● What needs to be done
Arrange the items as a Markdown table with the columns "No." and "Text". Start at the line containing "From the photograph", end with the last line of the items, give each line its own row, and leave out blank lines.

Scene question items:
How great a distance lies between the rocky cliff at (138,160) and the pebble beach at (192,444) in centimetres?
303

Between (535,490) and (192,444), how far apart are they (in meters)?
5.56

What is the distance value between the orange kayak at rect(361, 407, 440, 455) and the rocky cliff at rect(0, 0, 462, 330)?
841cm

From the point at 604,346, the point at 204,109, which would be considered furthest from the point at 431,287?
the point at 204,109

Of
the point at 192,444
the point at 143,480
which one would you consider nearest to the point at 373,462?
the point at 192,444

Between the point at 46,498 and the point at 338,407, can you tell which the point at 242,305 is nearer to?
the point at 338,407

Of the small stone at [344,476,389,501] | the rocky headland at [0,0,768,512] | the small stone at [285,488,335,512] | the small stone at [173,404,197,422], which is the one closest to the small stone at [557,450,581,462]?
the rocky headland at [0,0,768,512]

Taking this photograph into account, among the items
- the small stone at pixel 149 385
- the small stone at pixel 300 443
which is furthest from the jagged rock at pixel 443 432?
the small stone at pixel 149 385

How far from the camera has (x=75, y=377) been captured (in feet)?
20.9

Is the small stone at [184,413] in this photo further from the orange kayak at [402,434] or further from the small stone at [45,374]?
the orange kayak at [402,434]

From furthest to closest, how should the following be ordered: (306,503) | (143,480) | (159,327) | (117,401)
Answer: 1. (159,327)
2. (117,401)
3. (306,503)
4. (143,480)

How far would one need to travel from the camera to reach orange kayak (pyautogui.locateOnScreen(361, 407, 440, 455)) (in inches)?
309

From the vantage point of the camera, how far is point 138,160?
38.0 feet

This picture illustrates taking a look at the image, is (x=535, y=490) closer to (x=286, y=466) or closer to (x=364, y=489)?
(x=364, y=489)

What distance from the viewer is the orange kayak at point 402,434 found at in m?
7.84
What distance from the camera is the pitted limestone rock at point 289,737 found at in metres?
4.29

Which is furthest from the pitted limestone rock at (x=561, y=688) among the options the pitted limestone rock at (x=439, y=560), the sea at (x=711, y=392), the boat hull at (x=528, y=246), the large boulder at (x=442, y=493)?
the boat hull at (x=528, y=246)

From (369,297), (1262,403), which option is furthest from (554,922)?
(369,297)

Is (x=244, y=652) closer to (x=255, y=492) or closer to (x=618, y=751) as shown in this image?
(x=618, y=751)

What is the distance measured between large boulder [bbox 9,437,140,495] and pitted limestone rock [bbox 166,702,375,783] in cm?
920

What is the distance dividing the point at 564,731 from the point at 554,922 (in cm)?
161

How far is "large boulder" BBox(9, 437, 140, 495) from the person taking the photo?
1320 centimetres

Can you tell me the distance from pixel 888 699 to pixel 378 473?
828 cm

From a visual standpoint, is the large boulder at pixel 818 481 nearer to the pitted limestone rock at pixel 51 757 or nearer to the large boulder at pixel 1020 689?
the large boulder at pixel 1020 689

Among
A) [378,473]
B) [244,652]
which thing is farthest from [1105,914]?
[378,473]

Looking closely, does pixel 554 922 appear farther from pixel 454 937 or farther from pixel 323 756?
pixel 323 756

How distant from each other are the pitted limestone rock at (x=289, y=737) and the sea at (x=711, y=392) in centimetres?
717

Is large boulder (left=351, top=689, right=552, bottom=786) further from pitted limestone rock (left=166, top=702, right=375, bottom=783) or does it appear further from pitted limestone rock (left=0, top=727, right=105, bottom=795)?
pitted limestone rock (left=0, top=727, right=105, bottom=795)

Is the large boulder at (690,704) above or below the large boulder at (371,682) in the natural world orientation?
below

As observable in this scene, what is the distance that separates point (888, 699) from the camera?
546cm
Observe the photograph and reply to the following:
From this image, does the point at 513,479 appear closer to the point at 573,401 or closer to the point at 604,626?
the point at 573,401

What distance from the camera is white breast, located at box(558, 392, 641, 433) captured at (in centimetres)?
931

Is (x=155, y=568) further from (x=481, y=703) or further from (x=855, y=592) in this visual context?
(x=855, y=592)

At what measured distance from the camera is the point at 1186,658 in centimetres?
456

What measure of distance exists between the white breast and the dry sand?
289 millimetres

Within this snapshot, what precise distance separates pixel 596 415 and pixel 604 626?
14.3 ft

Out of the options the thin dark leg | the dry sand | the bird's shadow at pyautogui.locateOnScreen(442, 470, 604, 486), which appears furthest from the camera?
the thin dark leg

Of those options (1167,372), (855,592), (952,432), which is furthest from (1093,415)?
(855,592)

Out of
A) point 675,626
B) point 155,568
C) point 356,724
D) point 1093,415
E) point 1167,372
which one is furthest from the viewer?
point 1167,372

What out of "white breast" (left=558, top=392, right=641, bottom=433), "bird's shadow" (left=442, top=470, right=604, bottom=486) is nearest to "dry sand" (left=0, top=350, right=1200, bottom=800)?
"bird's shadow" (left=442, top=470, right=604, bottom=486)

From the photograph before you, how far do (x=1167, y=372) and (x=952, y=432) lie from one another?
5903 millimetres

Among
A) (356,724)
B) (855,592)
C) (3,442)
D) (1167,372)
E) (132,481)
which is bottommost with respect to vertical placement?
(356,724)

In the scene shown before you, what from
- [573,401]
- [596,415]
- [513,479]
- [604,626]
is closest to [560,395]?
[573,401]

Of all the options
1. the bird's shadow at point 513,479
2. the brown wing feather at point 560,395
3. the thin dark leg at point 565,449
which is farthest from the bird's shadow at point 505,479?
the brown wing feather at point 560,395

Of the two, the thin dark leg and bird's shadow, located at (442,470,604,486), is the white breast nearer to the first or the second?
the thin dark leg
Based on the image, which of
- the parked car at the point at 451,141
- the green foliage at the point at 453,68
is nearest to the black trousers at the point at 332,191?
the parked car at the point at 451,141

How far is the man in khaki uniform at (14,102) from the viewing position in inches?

● Output for this task
| No. | Text |
|---|---|
| 1 | From the photograph before you, how far do (x=1167, y=372) and (x=952, y=432) lie from one another? |
| 2 | 5903 millimetres |
| 3 | Among |
| 4 | A) (356,724) |
| 5 | B) (855,592) |
| 6 | C) (3,442) |
| 7 | D) (1167,372) |
| 8 | E) (132,481) |
| 9 | which is bottommost with respect to vertical placement? |
| 10 | (356,724) |
| 11 | In the scene shown before you, what from |
| 12 | - [573,401] |
| 13 | - [596,415] |
| 14 | - [513,479] |
| 15 | - [604,626] |
| 16 | is closest to [560,395]? |
| 17 | [573,401] |
| 18 | Of all the options |
| 19 | 1. the bird's shadow at point 513,479 |
| 20 | 2. the brown wing feather at point 560,395 |
| 21 | 3. the thin dark leg at point 565,449 |
| 22 | which is farthest from the bird's shadow at point 505,479? |
| 23 | the brown wing feather at point 560,395 |
| 24 | Of the two, the thin dark leg and bird's shadow, located at (442,470,604,486), is the white breast nearer to the first or the second? |
| 25 | the thin dark leg |
| 26 | Based on the image, which of |
| 27 | - the parked car at the point at 451,141 |
| 28 | - the green foliage at the point at 453,68 |
| 29 | is nearest to the black trousers at the point at 332,191? |
| 30 | the parked car at the point at 451,141 |
| 31 | How far is the man in khaki uniform at (14,102) from the viewing position in inches? |